■ **TASK INSTRUCTIONS**: Reproduce the records below exactly, but only between the lines holding "2024-08-23T15:12:35, 3-frame burst." and "category: thamnophis species", inclusive.
————
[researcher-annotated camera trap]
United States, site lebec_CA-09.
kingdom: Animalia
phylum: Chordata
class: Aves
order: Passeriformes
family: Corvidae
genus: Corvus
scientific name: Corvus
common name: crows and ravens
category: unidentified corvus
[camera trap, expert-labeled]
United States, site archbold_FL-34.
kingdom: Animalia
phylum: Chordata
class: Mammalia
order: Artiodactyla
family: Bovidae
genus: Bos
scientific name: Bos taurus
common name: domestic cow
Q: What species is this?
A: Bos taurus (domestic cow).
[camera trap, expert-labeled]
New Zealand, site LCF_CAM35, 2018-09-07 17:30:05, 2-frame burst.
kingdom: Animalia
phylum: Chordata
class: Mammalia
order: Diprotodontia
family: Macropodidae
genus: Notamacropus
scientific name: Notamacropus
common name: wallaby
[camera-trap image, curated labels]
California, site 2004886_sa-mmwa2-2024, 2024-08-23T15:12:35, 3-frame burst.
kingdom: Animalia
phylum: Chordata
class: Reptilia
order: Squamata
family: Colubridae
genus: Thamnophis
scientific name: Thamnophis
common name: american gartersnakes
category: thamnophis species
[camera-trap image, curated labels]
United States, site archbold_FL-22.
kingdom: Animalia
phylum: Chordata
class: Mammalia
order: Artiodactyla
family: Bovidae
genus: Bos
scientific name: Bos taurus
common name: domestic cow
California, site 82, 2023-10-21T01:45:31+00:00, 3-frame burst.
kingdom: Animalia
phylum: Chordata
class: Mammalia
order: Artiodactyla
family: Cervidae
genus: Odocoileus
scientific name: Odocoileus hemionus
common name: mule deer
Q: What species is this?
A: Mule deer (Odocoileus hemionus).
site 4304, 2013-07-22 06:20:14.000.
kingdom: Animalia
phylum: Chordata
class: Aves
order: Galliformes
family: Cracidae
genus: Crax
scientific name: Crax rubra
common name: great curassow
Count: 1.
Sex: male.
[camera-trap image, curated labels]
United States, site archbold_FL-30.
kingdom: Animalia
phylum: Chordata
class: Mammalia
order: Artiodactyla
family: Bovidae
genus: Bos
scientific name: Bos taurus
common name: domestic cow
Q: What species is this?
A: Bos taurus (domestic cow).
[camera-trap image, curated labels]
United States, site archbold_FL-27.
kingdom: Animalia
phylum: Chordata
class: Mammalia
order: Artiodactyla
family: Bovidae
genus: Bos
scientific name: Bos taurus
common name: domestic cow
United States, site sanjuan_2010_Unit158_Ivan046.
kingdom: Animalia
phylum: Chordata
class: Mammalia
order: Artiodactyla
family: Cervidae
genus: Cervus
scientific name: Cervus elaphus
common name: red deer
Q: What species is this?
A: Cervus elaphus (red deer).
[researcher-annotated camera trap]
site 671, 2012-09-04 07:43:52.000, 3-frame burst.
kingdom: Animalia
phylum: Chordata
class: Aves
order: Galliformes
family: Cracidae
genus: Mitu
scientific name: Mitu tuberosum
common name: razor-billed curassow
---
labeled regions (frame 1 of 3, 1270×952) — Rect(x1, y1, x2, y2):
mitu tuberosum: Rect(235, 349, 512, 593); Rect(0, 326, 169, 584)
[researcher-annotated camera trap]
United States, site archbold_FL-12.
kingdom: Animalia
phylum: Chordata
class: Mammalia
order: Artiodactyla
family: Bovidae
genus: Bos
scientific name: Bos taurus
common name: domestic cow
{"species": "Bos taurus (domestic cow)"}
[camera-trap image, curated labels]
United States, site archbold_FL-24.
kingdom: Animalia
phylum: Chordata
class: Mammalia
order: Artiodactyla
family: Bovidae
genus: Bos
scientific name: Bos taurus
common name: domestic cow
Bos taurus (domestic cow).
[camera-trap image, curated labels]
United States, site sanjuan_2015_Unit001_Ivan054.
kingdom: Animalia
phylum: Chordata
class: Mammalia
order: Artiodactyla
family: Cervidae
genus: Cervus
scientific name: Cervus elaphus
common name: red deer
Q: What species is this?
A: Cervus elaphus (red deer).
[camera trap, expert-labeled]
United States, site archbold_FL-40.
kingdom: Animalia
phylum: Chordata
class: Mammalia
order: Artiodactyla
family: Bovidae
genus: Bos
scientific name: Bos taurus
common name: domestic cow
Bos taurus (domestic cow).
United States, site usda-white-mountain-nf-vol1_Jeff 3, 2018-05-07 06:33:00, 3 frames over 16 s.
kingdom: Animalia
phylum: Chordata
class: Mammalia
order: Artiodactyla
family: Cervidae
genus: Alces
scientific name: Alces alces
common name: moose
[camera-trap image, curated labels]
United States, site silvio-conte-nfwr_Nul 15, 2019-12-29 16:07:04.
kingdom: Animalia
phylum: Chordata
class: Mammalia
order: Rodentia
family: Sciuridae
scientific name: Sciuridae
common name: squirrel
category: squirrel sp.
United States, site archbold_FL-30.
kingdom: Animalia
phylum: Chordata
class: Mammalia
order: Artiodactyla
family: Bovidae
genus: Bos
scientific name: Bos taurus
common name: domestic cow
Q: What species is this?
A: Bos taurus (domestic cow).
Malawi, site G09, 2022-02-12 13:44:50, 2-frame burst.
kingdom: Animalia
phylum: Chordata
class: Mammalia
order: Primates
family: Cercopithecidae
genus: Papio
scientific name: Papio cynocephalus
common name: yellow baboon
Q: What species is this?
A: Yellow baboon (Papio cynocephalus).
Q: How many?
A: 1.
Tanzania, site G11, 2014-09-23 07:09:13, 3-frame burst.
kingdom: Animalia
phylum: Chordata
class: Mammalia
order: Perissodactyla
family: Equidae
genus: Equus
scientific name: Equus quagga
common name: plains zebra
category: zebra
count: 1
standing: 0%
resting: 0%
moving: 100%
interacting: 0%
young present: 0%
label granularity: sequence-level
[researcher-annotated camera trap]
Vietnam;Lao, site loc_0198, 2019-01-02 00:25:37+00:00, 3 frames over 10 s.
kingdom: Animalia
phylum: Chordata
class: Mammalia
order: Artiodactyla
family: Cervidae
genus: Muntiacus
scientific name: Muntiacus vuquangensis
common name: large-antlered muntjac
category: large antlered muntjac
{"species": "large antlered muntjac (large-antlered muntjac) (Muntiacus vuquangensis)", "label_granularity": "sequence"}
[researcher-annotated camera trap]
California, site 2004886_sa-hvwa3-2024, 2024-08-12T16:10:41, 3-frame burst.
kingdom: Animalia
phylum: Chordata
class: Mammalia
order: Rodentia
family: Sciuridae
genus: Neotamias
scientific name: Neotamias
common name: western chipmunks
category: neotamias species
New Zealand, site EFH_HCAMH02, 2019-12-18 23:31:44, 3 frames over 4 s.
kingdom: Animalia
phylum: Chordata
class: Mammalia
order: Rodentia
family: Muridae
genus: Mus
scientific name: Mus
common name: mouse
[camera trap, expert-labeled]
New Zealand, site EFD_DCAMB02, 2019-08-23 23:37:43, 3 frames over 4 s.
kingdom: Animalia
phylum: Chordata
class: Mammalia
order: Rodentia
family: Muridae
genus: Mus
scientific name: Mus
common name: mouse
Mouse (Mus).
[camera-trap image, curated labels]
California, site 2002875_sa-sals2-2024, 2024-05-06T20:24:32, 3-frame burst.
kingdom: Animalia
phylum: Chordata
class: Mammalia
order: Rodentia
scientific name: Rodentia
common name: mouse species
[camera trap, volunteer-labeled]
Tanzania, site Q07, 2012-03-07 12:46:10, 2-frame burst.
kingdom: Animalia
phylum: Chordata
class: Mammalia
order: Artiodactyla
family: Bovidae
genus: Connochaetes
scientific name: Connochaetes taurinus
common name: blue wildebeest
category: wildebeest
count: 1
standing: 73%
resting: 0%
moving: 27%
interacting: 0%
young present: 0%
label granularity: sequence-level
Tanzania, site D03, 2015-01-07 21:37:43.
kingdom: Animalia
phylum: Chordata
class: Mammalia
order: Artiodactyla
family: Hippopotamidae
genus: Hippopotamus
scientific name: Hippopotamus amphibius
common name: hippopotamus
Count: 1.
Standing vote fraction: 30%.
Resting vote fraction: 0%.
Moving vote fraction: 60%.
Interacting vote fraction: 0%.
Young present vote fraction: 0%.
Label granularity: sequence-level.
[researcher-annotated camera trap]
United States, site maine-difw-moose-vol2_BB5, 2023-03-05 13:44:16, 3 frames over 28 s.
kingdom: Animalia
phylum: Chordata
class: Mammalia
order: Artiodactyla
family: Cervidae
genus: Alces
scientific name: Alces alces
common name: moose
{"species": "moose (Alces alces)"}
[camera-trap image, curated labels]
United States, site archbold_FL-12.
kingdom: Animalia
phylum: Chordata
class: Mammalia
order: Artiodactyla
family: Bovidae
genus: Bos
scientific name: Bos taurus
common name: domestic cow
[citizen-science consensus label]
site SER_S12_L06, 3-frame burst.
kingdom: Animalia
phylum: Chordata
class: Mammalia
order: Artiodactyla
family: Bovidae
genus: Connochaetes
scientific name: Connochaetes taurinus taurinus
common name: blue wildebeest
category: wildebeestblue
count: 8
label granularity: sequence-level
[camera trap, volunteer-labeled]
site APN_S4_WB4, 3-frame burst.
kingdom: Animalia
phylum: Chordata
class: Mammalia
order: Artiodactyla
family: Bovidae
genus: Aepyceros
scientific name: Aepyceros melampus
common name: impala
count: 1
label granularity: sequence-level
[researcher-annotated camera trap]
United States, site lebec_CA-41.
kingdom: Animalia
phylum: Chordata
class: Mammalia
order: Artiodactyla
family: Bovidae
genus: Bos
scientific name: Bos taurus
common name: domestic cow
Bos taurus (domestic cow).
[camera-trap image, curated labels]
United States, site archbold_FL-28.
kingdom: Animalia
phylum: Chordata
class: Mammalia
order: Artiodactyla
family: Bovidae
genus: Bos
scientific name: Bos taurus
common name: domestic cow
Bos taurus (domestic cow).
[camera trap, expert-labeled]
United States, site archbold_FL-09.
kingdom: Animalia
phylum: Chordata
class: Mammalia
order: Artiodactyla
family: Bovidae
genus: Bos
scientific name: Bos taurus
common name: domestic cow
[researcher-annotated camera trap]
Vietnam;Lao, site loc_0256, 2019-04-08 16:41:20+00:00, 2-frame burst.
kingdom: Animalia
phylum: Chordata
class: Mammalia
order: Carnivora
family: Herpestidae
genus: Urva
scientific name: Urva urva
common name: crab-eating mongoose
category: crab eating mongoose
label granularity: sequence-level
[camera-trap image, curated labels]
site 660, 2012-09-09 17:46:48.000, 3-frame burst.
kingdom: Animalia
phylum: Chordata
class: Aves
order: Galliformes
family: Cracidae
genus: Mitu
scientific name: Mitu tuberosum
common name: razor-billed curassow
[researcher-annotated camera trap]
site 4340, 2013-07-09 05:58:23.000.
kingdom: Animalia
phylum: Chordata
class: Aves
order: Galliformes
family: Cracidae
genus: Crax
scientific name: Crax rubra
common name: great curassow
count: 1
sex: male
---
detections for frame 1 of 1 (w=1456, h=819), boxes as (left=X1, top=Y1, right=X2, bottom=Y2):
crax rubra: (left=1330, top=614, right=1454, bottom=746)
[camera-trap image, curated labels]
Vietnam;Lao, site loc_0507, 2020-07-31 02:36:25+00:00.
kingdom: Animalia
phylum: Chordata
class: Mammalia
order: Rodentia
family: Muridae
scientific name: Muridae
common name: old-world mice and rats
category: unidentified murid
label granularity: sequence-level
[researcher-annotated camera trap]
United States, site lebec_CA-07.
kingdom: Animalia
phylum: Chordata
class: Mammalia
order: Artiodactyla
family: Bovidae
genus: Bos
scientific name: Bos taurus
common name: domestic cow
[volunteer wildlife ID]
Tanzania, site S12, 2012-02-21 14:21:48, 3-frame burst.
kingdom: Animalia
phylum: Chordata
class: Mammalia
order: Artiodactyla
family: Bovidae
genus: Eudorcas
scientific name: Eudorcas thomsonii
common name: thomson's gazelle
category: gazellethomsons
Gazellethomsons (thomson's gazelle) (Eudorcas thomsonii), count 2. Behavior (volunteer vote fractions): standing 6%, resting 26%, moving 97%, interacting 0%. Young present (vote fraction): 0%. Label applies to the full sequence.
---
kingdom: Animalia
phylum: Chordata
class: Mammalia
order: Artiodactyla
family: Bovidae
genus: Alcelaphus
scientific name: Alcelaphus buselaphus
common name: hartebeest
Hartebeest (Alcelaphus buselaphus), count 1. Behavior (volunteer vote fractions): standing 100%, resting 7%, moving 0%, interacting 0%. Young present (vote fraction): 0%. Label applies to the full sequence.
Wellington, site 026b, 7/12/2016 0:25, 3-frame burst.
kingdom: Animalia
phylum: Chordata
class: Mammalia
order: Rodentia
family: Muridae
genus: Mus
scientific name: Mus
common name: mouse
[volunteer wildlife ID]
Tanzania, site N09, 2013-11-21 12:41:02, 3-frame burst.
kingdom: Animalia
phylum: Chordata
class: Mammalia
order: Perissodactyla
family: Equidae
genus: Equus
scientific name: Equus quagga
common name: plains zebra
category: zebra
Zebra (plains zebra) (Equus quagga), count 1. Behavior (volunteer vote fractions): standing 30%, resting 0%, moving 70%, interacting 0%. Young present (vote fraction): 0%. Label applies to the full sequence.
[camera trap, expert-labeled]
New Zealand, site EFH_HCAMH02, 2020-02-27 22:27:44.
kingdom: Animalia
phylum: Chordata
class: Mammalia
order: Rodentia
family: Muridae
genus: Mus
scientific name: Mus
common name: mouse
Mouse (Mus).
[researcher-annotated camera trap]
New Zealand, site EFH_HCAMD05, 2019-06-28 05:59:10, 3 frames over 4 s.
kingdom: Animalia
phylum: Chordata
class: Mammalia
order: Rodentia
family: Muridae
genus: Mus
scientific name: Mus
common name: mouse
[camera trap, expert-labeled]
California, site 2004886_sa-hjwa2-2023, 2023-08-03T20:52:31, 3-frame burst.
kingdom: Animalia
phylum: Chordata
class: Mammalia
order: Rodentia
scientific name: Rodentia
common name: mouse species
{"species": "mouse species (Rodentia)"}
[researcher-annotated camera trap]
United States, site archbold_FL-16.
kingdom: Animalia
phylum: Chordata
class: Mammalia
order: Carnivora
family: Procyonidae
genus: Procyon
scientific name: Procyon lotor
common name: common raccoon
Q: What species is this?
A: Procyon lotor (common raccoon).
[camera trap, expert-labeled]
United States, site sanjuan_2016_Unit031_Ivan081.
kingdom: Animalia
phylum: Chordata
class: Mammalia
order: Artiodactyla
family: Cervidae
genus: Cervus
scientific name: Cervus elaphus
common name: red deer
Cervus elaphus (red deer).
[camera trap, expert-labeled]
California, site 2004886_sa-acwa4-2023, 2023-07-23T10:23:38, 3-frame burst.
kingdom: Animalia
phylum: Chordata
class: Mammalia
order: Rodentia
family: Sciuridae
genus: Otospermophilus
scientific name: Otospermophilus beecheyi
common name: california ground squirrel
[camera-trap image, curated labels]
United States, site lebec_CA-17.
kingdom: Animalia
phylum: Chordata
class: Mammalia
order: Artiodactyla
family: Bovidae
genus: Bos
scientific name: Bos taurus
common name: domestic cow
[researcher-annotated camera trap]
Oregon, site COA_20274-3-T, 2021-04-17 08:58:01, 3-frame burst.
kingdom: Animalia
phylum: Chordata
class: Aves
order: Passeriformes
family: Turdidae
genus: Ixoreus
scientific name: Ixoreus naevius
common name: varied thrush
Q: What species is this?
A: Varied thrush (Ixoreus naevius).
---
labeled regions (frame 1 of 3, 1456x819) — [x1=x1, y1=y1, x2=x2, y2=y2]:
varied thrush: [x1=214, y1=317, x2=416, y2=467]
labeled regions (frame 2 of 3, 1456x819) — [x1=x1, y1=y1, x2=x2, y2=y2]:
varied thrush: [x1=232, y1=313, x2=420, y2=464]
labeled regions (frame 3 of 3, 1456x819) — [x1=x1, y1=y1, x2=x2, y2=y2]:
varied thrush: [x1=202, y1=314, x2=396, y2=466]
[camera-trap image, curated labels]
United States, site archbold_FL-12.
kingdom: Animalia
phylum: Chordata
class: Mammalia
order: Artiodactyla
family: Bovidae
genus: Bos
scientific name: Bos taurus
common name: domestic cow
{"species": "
————
■ **WORKED SOLUTION**:
California, site 2004886_sa-mmwa2-2024, 2024-08-23T15:12:35, 3-frame burst.
kingdom: Animalia
phylum: Chordata
class: Reptilia
order: Squamata
family: Colubridae
genus: Thamnophis
scientific name: Thamnophis
common name: american gartersnakes
category: thamnophis species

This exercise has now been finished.